The value of foreign feature film activity in B.C. fell by $105 million last year to $324 million but increasing domestic production caused total film and television production to rise by 2.3 per cent to $1.216 billion, according to BC Film Commission data released today.

Total domestic production in the province rose by 55 per cent to $324.2 million, offsetting a nine-per-cent decline in foreign production to $891.7 million.

Domestic and foreign television series production increased 22 per last year cent to $614 million.

While U.S. feature film production in B.C. slowed in 2012, more than 30 digital visual effects projects, worth $121 million, took place in the province.

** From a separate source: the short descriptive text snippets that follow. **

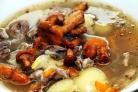Суп из свежих лисичек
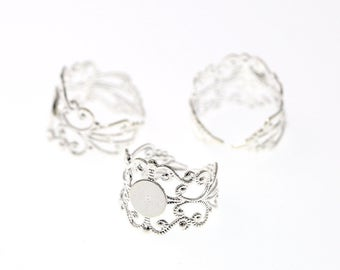 Silver Tone Brass High Quality Adjustable Filigree Lace Ring Base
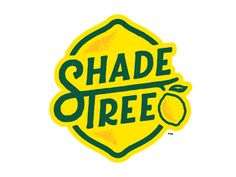 Shade Tree Lemonade logo design by Greg Anthony Thomas for Creative Typography, Typography Design, Brand Packaging, Packaging Design, Label Design, Identity Design, Graphic Design Inspiration, Logo Branding, Words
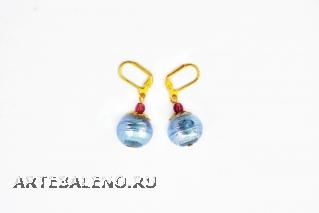 2012-70/maz Серьги муранское стекло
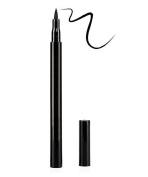 Drasawee Long Lasting Easy Take Off Black Liquid Waterproof Makeup Eyeliner
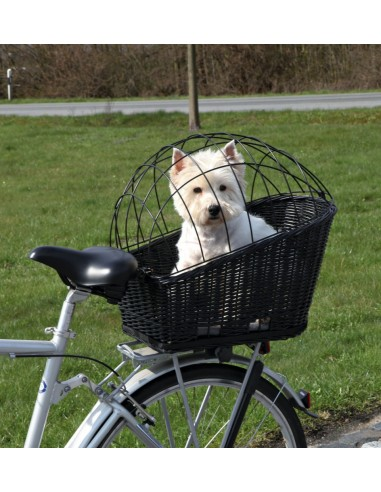 Cesto para Bicicleta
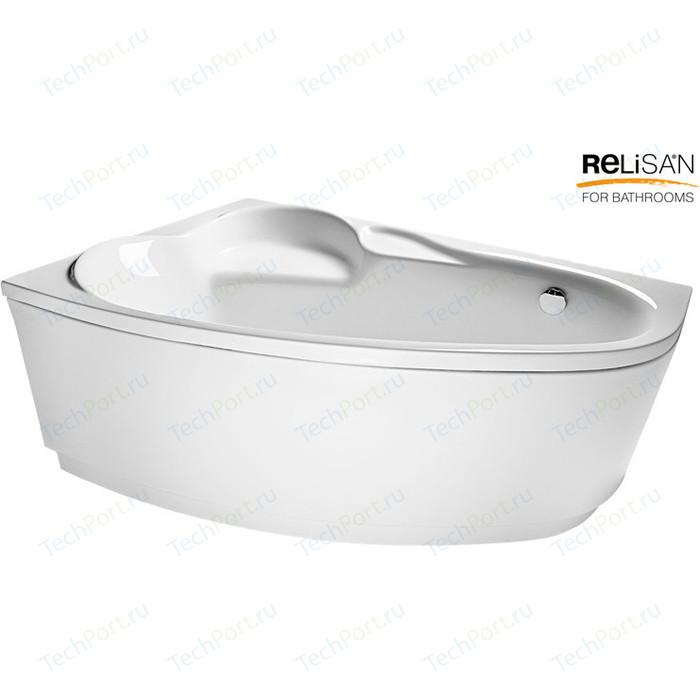 Акриловая ванна Relisan Ariadna L 140x100 левая (Гл000000953)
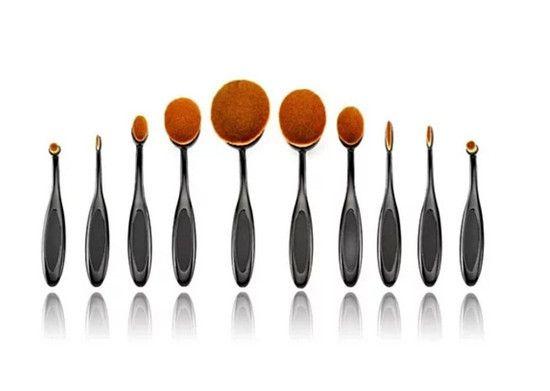 Kit com 10 Escovas Ovais para Maquiagem
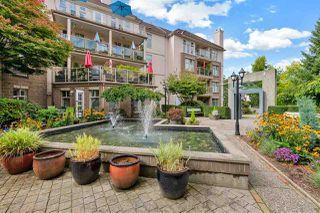 Photo 1: 309 15340 19A Avenue in Surrey: King George Corridor Condo for sale (South Surrey White Rock)  : MLS®# R2419437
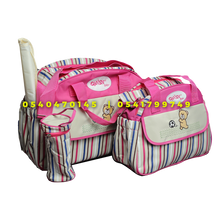 Load image into Gallery viewer, DIAPER BAG (  GANEN 4 IN 1) - Kyemen Baby Online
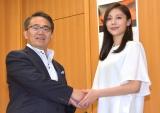 (左から)大村秀章愛知県知事、水沢エレナ (C)ORICON NewS inc.
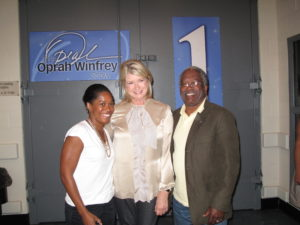 Here I am with Clo Ewing, Senior Associate Producer and her father, Carl Ewing.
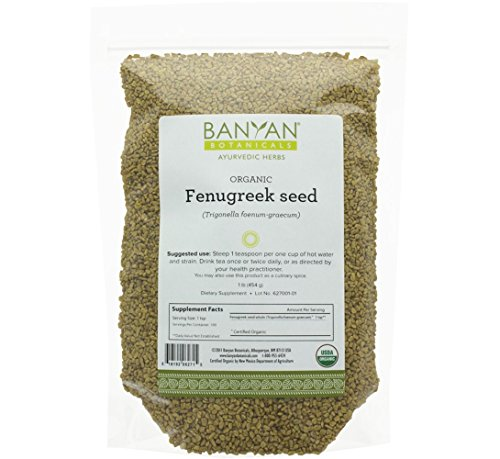 Price comparison product image Banyan Botanicals Fenugreek Seed - USDA Organic - Aromatic Spice that Promotes Healthy Digestion* - Trigonella foenum-graecum (1 lb)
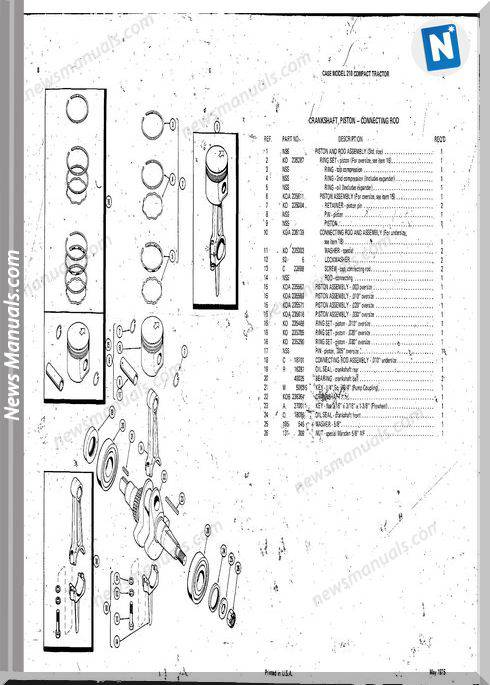 Case Ingersoll Tractor Model 210(1310) Parts Catalog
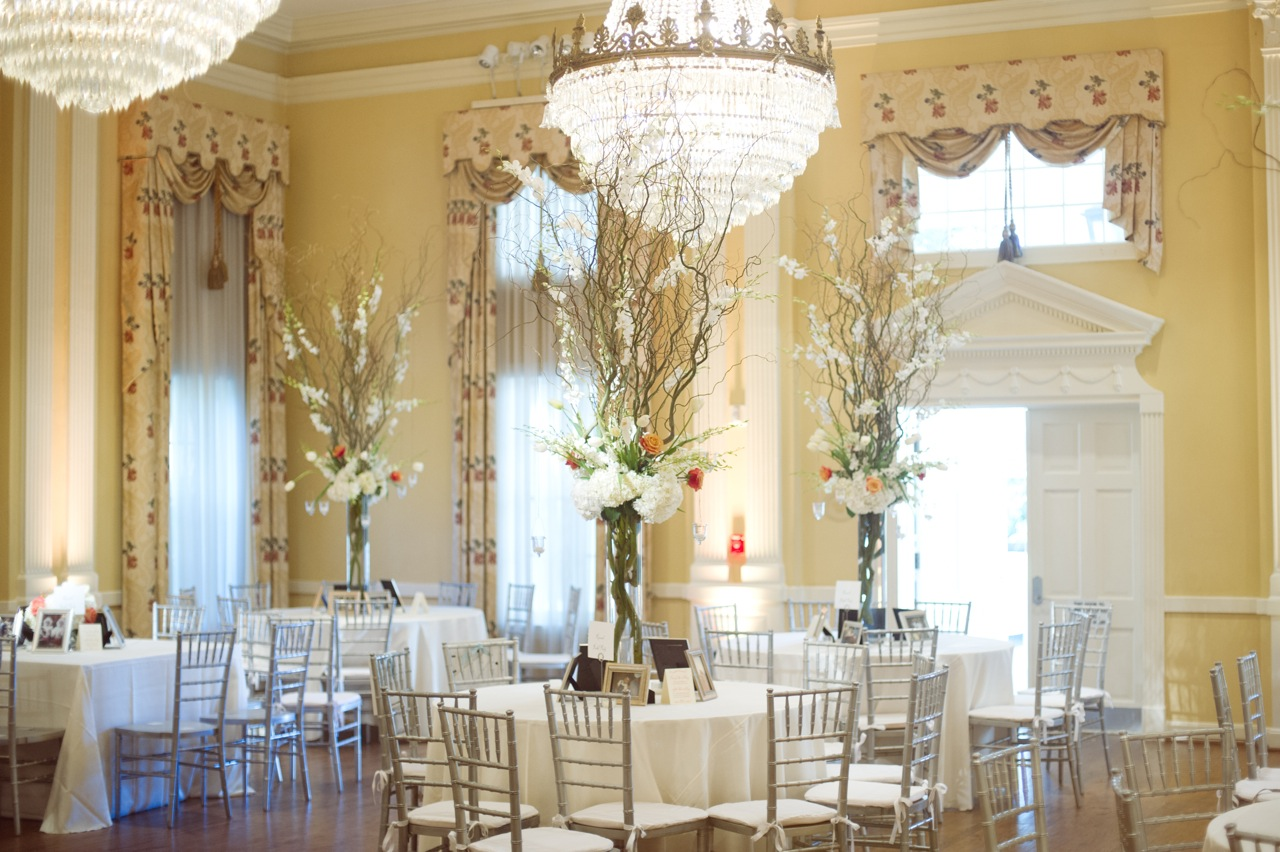 Reception, Flowers & Decor, Real Weddings, Wedding Style, yellow, Centerpieces, Southern Real Weddings, Summer Weddings, Summer Real Weddings, Summer Wedding Flowers & Decor, Chandeliers, Southern weddings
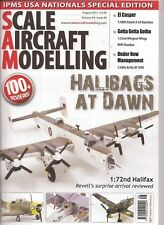 Scale Aircraft Modelling Magazine - August 2012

Anxious B.C. industry officials want the province to boost tax breaks to attract more film and television production.

They feel Ontario and Quebec have clearly taken business away from B.C. by offering better tax credits. B.C. offers a 33-per-cent tax credit on labour costs only but Ontario and Quebec offer a 25-per-cent credit on all production costs.

The return of the B.C. provincial sales tax on April 1 means the industry will lose the roughly $20 million in annual tax refunds it received under the harmonized sales tax. It has been estimated the PST will add $100,000 to $200,000 to the cost of a $10-million production in B.C.

A recent Canadian Media Production Association report said B.C. lost 3,500 direct and spinoff film and television production jobs during the year ended March 31, 2012, with the total number falling from 39,500 to 36,000.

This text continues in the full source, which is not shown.